Dataset excerpts.
□ □ □ □ □ □ □

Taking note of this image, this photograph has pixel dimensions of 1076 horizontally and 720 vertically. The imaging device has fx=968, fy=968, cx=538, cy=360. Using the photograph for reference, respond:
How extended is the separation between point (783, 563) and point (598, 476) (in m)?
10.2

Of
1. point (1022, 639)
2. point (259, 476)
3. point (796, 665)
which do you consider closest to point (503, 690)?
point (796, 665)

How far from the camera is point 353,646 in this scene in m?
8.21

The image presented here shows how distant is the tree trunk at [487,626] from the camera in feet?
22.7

□ □ □ □ □ □ □

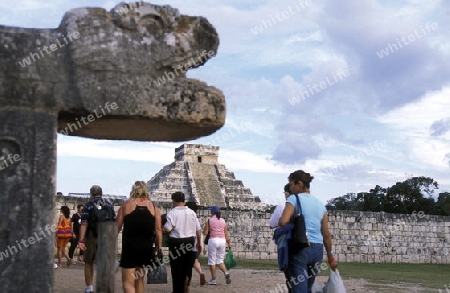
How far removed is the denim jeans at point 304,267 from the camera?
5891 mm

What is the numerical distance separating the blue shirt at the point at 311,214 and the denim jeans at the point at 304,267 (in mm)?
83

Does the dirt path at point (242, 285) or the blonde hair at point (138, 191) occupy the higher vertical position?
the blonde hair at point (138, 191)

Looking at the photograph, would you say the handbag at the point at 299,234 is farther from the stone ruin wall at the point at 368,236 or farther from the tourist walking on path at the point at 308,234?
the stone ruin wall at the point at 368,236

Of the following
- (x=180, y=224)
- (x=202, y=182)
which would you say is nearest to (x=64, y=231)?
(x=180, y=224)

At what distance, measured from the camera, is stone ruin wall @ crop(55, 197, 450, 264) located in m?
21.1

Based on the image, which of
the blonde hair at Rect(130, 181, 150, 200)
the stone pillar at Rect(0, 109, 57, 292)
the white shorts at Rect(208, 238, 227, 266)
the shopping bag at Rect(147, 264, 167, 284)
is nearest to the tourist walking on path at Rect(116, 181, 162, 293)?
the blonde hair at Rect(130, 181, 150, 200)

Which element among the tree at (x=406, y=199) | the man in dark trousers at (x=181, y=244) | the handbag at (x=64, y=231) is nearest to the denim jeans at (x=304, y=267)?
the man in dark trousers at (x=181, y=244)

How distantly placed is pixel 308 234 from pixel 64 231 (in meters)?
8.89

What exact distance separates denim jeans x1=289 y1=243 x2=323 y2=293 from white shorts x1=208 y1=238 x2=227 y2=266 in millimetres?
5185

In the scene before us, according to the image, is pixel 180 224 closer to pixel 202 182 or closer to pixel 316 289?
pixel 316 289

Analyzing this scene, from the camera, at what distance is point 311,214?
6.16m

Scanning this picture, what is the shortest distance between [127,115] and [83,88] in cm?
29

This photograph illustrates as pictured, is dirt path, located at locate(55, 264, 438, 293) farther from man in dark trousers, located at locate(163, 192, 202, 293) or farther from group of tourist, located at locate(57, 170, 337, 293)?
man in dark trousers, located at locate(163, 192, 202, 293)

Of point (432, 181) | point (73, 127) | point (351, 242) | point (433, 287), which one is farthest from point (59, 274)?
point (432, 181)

□ □ □ □ □ □ □

Gather each line of the data above that contains the word "tree", and copy those lines in full.

The image presented here shows how distant is the tree trunk at [487,626] from the camera in feet?
Which element among the tree at (x=406, y=199) | the man in dark trousers at (x=181, y=244) | the handbag at (x=64, y=231) is nearest to the denim jeans at (x=304, y=267)?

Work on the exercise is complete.